== Supplied text ==

Ninja-Myanmar relation refers to the international relations between ninjas, Japanese covert agents and Myanmar, previously called Burma. Despite the fact that there is no evidence of traditional ninjas' existence in Burma, they have been depicted in popular culture due to the close relationship between Japanese secret agency and Burmese revolutionaries during World War II.

History 
The first Japanese people to come to Burma is thought to be Rōnin warriors who served local kingdoms. For example, some kirishitan samurai belonging to Society of Jesus fled from the ban of Catholicism by Tokugawa Ieyasu. They settled in Ayutthaya Kingdom then moved to and served Kingdom of Mrauk U in 1612. According to the tradition of Shan people, many samurai fled from Ayutthaya Kingdom served local kings of Kengtung. However, there is no record of Japanese ninja in Burmese kingdoms during this period.

===
== Items ==

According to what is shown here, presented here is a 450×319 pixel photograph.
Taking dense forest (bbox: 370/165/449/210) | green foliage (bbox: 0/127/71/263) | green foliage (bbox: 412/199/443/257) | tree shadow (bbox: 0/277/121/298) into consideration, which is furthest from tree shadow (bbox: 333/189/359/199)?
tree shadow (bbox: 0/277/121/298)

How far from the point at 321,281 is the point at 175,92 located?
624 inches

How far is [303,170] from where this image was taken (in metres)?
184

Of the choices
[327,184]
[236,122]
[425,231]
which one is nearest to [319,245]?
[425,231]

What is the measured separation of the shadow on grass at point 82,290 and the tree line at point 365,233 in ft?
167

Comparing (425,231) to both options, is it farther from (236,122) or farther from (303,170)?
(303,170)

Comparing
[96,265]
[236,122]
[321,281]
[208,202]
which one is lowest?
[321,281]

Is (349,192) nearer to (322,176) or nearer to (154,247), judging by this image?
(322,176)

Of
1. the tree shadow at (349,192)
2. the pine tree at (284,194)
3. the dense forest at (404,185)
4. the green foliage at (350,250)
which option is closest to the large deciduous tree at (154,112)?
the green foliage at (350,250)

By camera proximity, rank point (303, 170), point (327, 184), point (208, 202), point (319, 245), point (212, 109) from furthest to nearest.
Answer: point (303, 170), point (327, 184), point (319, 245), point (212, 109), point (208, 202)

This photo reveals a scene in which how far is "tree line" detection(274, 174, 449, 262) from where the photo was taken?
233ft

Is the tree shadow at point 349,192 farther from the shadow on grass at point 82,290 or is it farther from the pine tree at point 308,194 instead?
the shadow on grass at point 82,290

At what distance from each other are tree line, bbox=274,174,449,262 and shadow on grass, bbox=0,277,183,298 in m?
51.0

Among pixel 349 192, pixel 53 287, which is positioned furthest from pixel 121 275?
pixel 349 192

===

Written tasks:
**1.** According to the text on ninjas and Myanmar, in what year did the kirishitan samurai move to and serve the Kingdom of Mrauk U?
**2.** Update the ninja and Myanmar text between "Ninja-Myanmar relation refers" and "World War II.", inclusive, so that "covert agents" becomes "secret agents".
**3.** Write what comes next in the text on ninjas and Myanmar.

Expected results:
**1.** 1612

**2.**
Ninja-Myanmar relation refers to the international relations between ninjas, Japanese secret agents and Myanmar, previously called Burma. Despite the fact that there is no evidence of traditional ninjas' existence in Burma, they have been depicted in popular culture due to the close relationship between Japanese secret agency and Burmese revolutionaries during World War II.

**3.**
In 1941, thirty Burmese independent activists supported by Japanese empire received military training by special intelligence unit called . Minami Kikan was mainly composed of the graduates of Nakano School where Fujita Seiko, "The last ninja” taught Kōga-ryū ninjutsu in the early days of the school. Among the Burmese, four men (Ne Win, Yan Naing, Zeya, and Kyaw Zaw) were chosen to specialize in field command, sabotage and guerrilla warfare. 
It was among a few rare cases that foreign soldiers were trained by Nakano graduates along with Russians trained by Japanese secret military agency in Harbin.

In October 26, 2019, Jinichi Kawakami, the head of Banke Shinobinoden who claims himself as  only heir to authentic ninjutsu arrived at Yangon and demonstrated his art.

In popular culture 
 Burmese neckless (『ビルマの首飾り』)-Children's literature written by Kazuo Musha, a veteran of the Battle of Imphal. The main protagonist, Fukushima was a Japanese soldier and descendant of Koga ninja utilized his skill in the battle.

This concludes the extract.